■ Description of the task ■
Locate the string "site" in the records below. Copy every line where it occurs.
── Given records ──
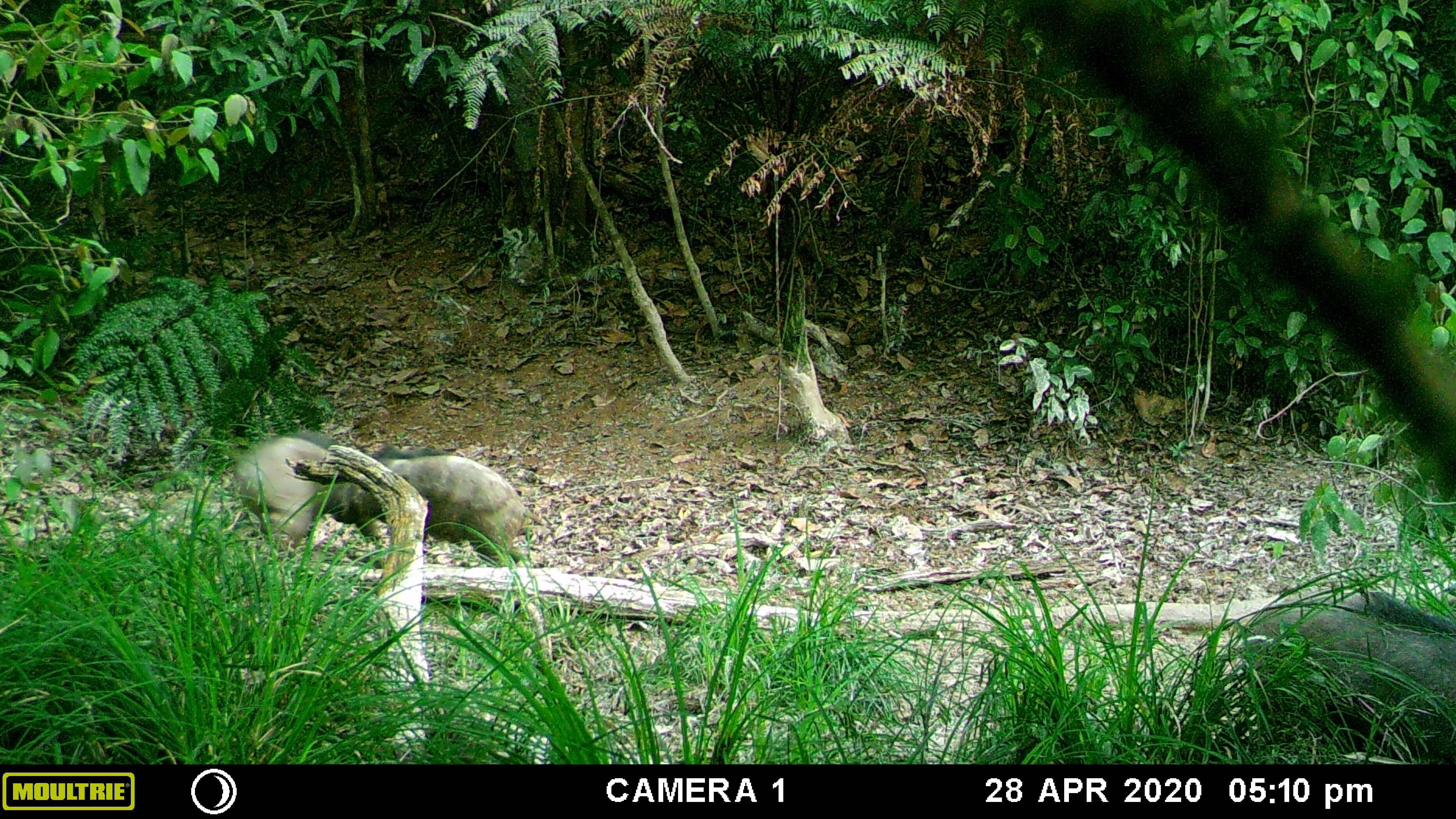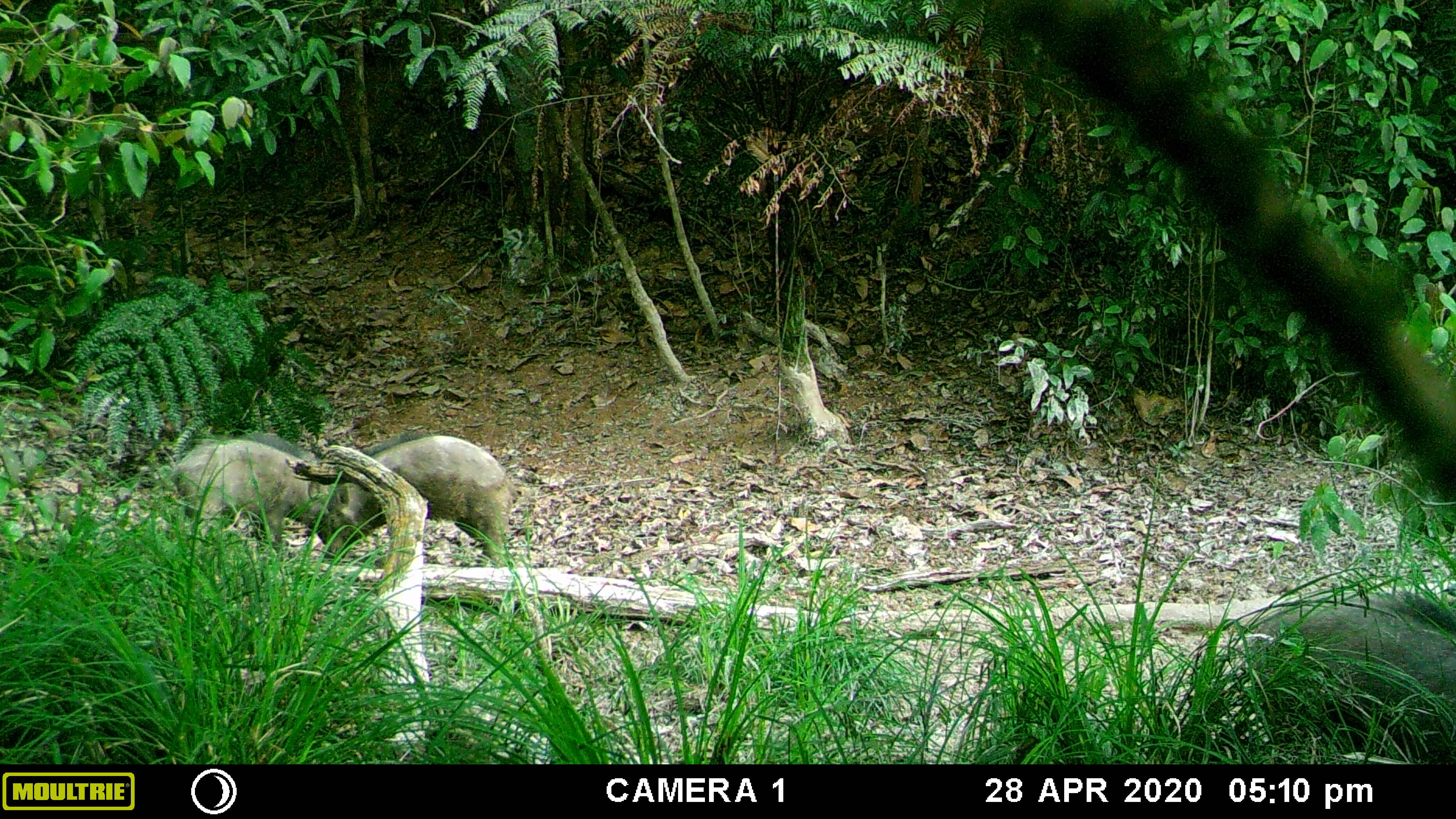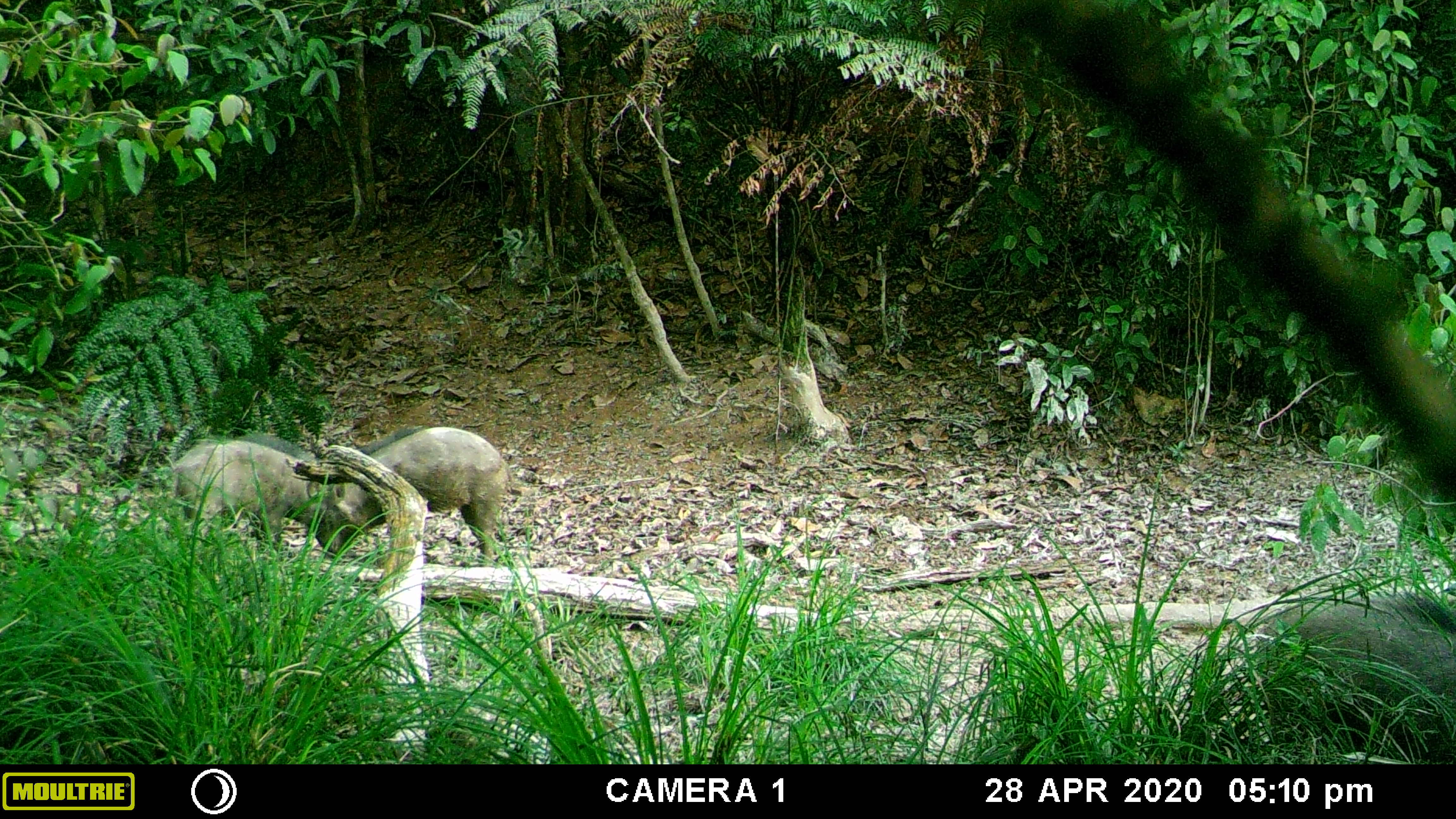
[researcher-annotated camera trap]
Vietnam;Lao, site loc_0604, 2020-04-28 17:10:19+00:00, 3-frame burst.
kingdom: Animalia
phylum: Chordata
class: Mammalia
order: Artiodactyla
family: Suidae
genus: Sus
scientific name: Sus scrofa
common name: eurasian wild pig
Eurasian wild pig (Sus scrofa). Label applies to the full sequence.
───
── Given records ──
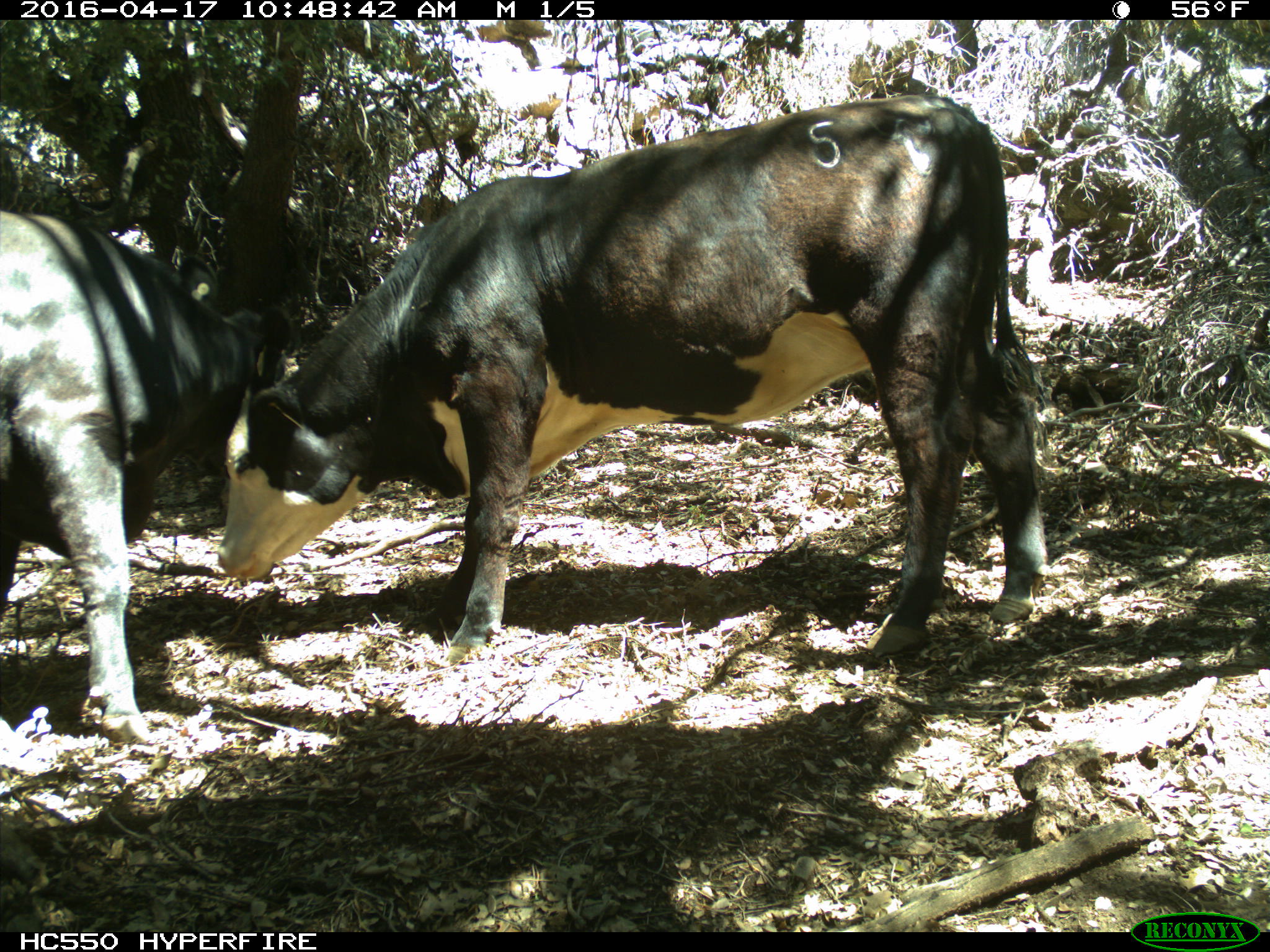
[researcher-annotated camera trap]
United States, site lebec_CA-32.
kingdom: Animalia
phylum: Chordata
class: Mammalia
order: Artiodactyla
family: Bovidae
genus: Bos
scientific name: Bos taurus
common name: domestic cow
───
■ Completed exercise ■
Vietnam;Lao, site loc_0604, 2020-04-28 17:10:19+00:00, 3-frame burst.
United States, site lebec_CA-32.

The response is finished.